Acontece que os políticos e os empresários são uma menor parcela da população da cidade e os que mais se beneficiam do tal progresso. Quanto à maior parcela dos 300 mil habitantes de Santarém, sofrem os impactos negativos desse avanço econômico.
O exemplo da empresa Cargill é ilustrativo, quando no ano 2001 a empresa começou a destruir a praia da Vera Paz, e construir o porto, empregou cerca de 700 trabalhadores, que era uma justificativa dos que aplaudiam a chegada da empresa. Porém, logo que foi concluído o porto, dos 700 trabalhadores apenas cerca de 150 continuaram trabalhando lá. Os outros foram para rua.
Em 10 anos, segundo informações sérias, a Cargill deixou nos cofres do município cerca de um milhão de reais, isto é, 100 mil reais por ano, ou cerca de 8 mil e 300 reais por mês. Toda a soja e milho exportados pelo porto em Santarém não pagaram imposto de exportação graças a uma perversa Lei Kandir, que os políticos da região nunca lutaram para derrubá-la.
Esse exemplo é um indicativo do que irá acontecer com todas as novas propostas de entrada de empresas no município. O prefeito Von foi a São Paulo oferecer vantagens para a instalação da fábrica de cimento. Que vantagens ele ofereceu?
Desconhecemos quais as vantagens e onde será instalada tal fábrica. Certamente ela será progresso, mas seguramente não será desenvolvimento da população. Já viram como funciona uma fábrica de cimento? Viram a poluição ao seu redor?
Agora uma análise dos projetos anunciados para Santarém do ponto de vista do desenvolvimento.
* Ampliação do porto das Docas – um plano está pronto e tem previsão de data para iniciar. Como o porto de Santarém está na linha internacional, deve seguir os requisitos internacionais. Terá mais prejuízos ao povo santareno, como avanço de mais dois piers, chegando a 500 metros dentro do Tapajós, privatizando-o. Além disso, o acesso dos passageiros da cidade aos navios no porto ficará mais dificultado do que já é hoje.
* Com o anúncio de possíveis mais dois portos graneleiros no bairro Área do Maicá, a especulação imobiliária acelerou e os pobres vão sair de lá para mais longe. Isto é, as empresas graneleiras ocupam mais espaços na cidade e os pobres vão para mais longe. Mais empregos? Basta conferir quantos estão no porto da Cargill.

====

_Desafio A:_ Redimensione as entradas a partir da linha que contém "Given the image above, determine whether any guns" e seguindo até a linha que contém "xmin=137 ymin=242 xmax=154 ymax=459", ambas incluídas, e reproduza só essas linhas, pedidos inclusive. Multiplique por 0,7 cada coordenada das caixas nas respostas e arredonde para inteiros, com as metades para cima.

Itens armazenados:
====

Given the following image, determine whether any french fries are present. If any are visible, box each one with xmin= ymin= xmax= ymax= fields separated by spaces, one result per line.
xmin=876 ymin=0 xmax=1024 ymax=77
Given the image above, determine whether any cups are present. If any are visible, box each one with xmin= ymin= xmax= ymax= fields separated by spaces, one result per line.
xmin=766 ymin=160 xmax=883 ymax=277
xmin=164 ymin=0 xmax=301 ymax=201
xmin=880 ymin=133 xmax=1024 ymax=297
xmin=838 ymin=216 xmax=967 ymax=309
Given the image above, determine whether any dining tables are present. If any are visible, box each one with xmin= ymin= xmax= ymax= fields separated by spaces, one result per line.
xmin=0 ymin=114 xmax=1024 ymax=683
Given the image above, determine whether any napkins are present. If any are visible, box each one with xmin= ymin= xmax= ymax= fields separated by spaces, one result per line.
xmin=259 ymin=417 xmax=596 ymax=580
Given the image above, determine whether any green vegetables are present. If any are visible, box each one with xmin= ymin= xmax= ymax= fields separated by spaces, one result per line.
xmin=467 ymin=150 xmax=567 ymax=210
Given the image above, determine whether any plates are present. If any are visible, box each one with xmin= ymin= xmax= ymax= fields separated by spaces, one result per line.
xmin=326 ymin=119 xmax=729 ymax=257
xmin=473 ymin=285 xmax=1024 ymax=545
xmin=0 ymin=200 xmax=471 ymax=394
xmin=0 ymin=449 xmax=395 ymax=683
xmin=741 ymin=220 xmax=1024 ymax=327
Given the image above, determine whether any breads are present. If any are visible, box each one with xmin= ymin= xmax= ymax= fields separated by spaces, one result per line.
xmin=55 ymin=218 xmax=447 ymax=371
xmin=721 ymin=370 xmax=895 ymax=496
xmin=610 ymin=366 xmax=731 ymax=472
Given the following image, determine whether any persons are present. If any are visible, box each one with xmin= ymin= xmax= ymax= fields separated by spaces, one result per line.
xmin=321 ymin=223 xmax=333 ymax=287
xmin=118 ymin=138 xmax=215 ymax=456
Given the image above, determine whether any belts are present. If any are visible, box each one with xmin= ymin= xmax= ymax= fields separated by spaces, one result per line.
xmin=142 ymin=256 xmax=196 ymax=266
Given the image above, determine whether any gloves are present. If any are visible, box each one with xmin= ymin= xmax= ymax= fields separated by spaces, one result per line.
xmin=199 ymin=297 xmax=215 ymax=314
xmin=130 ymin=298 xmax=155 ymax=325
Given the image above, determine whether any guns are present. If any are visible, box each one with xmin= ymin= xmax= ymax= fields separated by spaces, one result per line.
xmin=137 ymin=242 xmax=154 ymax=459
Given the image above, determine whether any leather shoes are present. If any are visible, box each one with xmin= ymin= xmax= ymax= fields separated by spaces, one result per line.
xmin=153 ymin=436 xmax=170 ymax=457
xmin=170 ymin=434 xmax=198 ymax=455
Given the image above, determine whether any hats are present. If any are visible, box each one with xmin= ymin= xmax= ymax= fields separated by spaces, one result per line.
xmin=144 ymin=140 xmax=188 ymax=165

====

_Desafio B:_
Responda, com base no texto sobre Santarém:
(i) Cerca de quantos trabalhadores a Cargill empregou quando começou a construir o porto?
(ii) Quantos habitantes tem Santarém, segundo o texto?
(iii) Com o avanço de mais dois piers, até quantos metros dentro do Tapajós o porto chegará?

_Resultado do exercício A:_
Given the image above, determine whether any guns are present. If any are visible, box each one with xmin= ymin= xmax= ymax= fields separated by spaces, one result per line.
xmin=96 ymin=169 xmax=108 ymax=321

_Resultado do exercício B:_
(i) Cerca de 700 trabalhadores.
(ii) 300 mil habitantes.
(iii) 500 metros.